こちらに向いたジャネットの顔は、笑ったままだ。ただ、細い目だけは笑っていない。

「もし、後者を選んでくれたら、あなたのきょうだいの面倒もこちらで見ます」

「王妃殿下、そんな約束を!」

「いいんです!」

無茶を聞いてもらうのだ。
最悪、任務中に死ぬかも知れない。
こんな対価でも少ないくらいである。

まして貴族は人を人とも思わない節が。何をされるか分からないのだ。

「ちょ。マジッスか? アタイを含めて、七人いるんすよ?」

「大マジよ。私はルイに嫁ぐまで、七人の子どもを死なせたわ」

ジャネットの表情が、凍り付いたようにマジメになる。

「あなたのきょうだいを、我が子のように育てるつもりはない。亡くなった子どもの代理になって欲しいわけでもないの。私には二人の娘がいるから。

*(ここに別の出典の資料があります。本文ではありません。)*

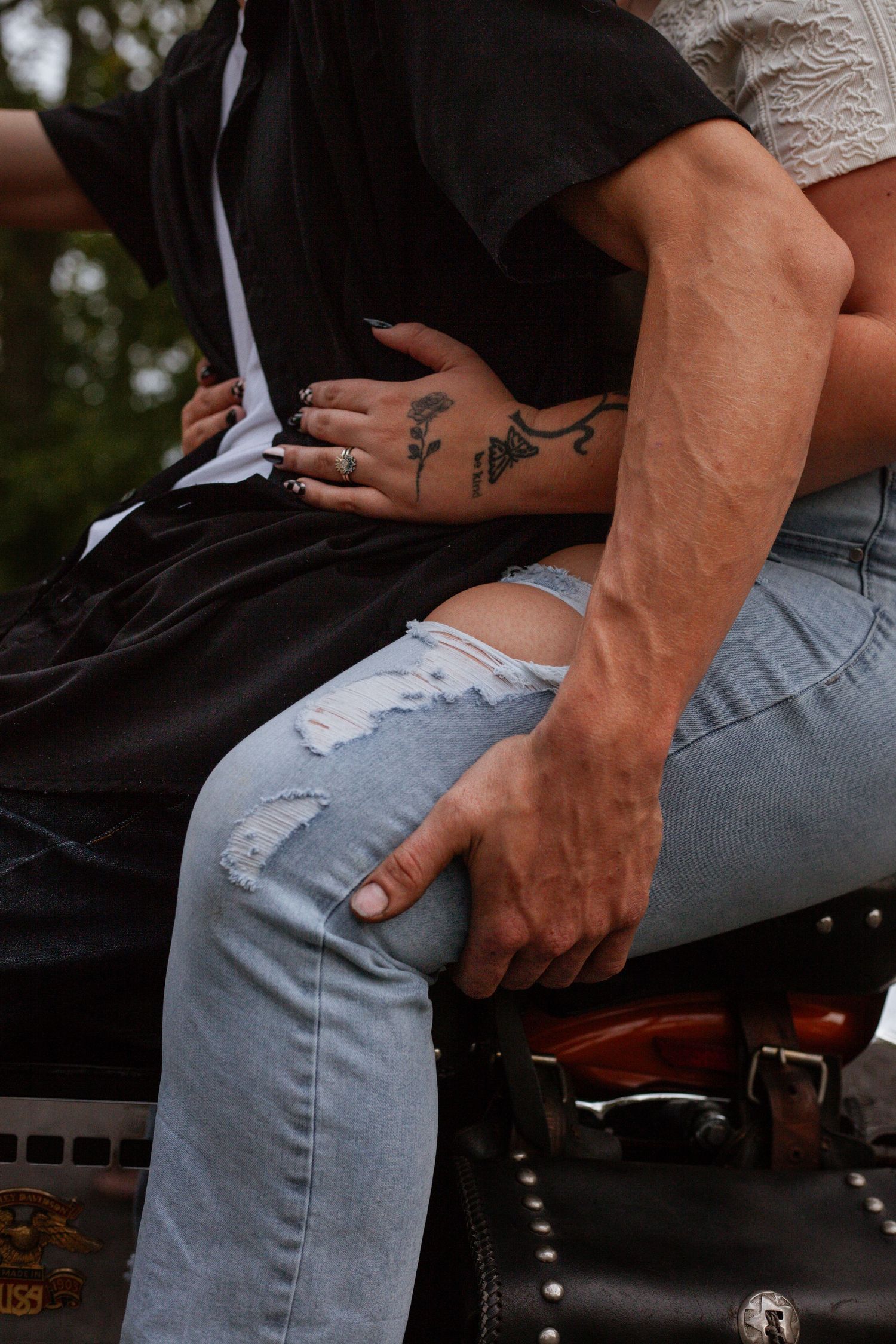 Detail shot of denim jeans and tattoos while sitting on a motorcycle.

ただ、せっかくの能力を盗みに使うくらいなら、あなたが欲しいわ」

「アタイ一人のために、六人も面倒みるっスか?」

「それだけの価値が、あなたにはあるわ」

フッ、と、不意にジャネットは笑った。
「姐さんには敵わねえッス」

本に関心をなくしたのか、ジャネットが頭をかく。

「一生ついて行きます。スパイでも殺しでも何でもやらせてください。王妃の姐さん」

「姐さんって、あなたね!」
オルガが、ジャネットの口調をたしなめる。

「いいのよ」と、アンがオルガをおさえた。